Saved data entries:
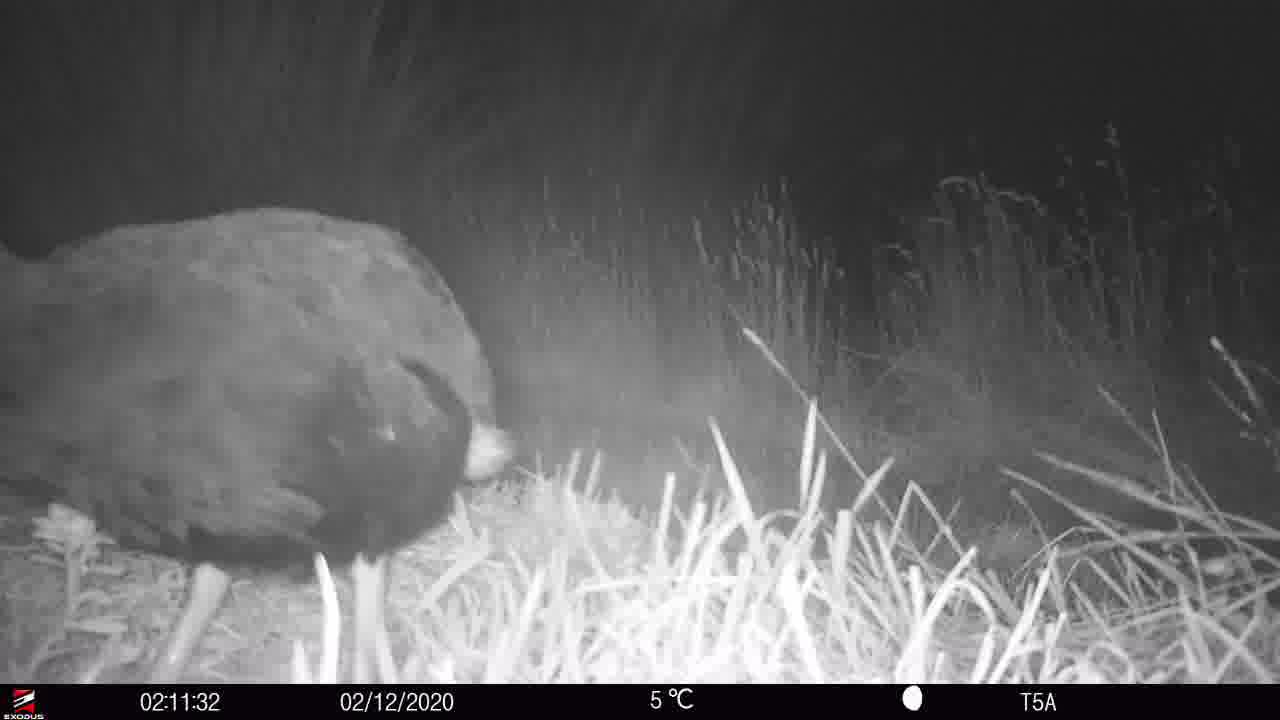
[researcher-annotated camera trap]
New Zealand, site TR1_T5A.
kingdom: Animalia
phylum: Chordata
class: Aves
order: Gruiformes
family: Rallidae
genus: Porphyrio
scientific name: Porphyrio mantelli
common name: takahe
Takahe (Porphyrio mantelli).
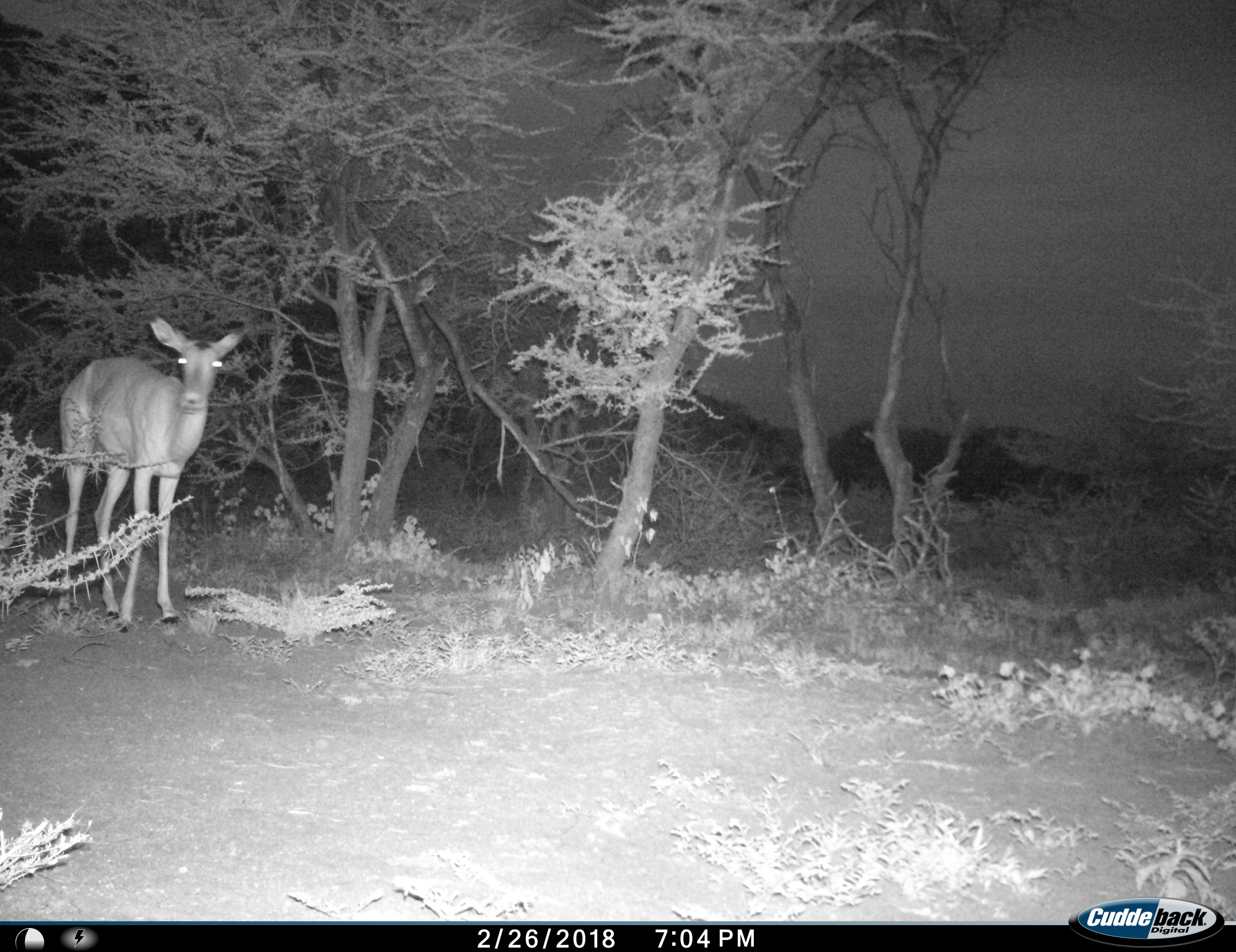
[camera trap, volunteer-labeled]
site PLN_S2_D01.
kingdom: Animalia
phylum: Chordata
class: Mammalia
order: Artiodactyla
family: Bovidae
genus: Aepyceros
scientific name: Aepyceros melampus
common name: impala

What this task involves >>
Only the lines from the one that holds "site PLN_S2_D01." through the end of the records should appear in the answer, each restated exactly.

Worked solution >>
site PLN_S2_D01.
kingdom: Animalia
phylum: Chordata
class: Mammalia
order: Artiodactyla
family: Bovidae
genus: Aepyceros
scientific name: Aepyceros melampus
common name: impala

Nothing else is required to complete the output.